For scaling, we have

$$\begin{align*}x&=ct\\y&=c\,g(t)\end{align*}$$

$$\begin{align*}\frac{x}{c}&=t\\y&=c\,g(t)\end{align*}$$

from which we can obtain

$$y=c\,g\left(\frac{x}{c}\right)$$

and that’s why we have to divide instead of multiplying when scaling horizontally in explicit form.

It may help to try to comprehend the abridged version of Kaz’s answer: https://math.stackexchange.com/a/133348/53259.

Because we want to work with $(x,y)$, the key is to remain focused on the $xy$-axis in black. It truly helps to use new variables for the new coordinate axes. So define $\color{green}{\left\{ \begin{array}{rcl}
s = x + 1 \\
t = y + 3
\end{array}\right.} \iff \left\{ \begin{array}{rcl}
x = s – 1 \\
y = t – 3
\end{array}\right. $.
Thus, this shows the source of the bewilderment. We should remain thinking of the black and not the green.

enter image description here

To answer simply: when assessing the vertical shift, one isolates the Y variable.
For example: y= x^2 + 3. This results in a vertical shift up.
However When determining a horizontal shift in standard form, such as y=(x-1)^2 – 3
It appears to be opposite because again the Y variable is isolated.
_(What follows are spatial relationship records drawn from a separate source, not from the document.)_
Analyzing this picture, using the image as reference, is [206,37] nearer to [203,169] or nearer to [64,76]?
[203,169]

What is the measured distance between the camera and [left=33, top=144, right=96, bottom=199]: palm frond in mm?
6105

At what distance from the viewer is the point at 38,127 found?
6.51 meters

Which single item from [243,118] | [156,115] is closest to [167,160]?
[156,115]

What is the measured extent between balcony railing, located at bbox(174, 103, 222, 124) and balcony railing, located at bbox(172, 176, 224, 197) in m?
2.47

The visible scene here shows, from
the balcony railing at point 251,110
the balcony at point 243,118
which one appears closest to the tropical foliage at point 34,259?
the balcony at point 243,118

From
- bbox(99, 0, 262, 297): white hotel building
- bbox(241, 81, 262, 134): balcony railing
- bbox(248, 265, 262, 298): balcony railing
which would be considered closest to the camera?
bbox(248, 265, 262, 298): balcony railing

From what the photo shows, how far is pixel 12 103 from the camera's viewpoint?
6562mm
This shift would be to the right by one unit. If we isolated the X variable, the equation would appear as +/- root 3 + 1 = x

Here you see that with x isolated, the horizontal shift is to the right by 1 unit.

Cheers 🙂

I reference http://iws.collin.edu/dkatz/CollegeAlgebra_Transformations.pdf. Here is an algebraic interpretation, as opposed to the (easier) geometric one that I proposed herein.

WLOG, pick any point $x_0$ on any function $f(x)$. So we are starting with $(x_0, \color{brown}{f(x_0)})$. We want only a horizontal shift, and NOT a vertical one. So our goal is to analyse the abscissa ($x$-coordinate) of the horizontal shift. Define $x_1$ as the abscissa of the horizontal shift. Then “horizontal shift” in math notation is just $f(x_1 + h)$.

Stated wrt $x_1$, our goal is to analyse the abscissa of $f(x_1 + h)$. WLOG, suppose $h > 0$.

Again, we want only a horizontal shift, and NOT a vertical one. So we require $x_1 \ni f(x_1 + h) = \color{brown}{f(x_0)}$. So let’s pick $x_1 \ni x_1 + h = x_0 \iff \color{green}{x_1 = x_0 – h}.$

Therefore, after substituting $\color{green}{x_1}$ in $f(\color{green}{x_1} + h)$ , we obtain $(x_0 – h, f\left(\color{green}{x_1} + h)\right) = (x_0 – h, f\left(\color{green}{[x_0 – h]} + h)\right) = (x_0 – h, f(x_0))$.
I took $h > 0$ WLOG above so $x_0 – h < x_0 \Longrightarrow $ a leftward shift of all the abscissae.
However, notice that $f(\color{green}{x_1} + h) = f(x_0)$ by our construction. So the ordinates have stayed the same, as per our goal.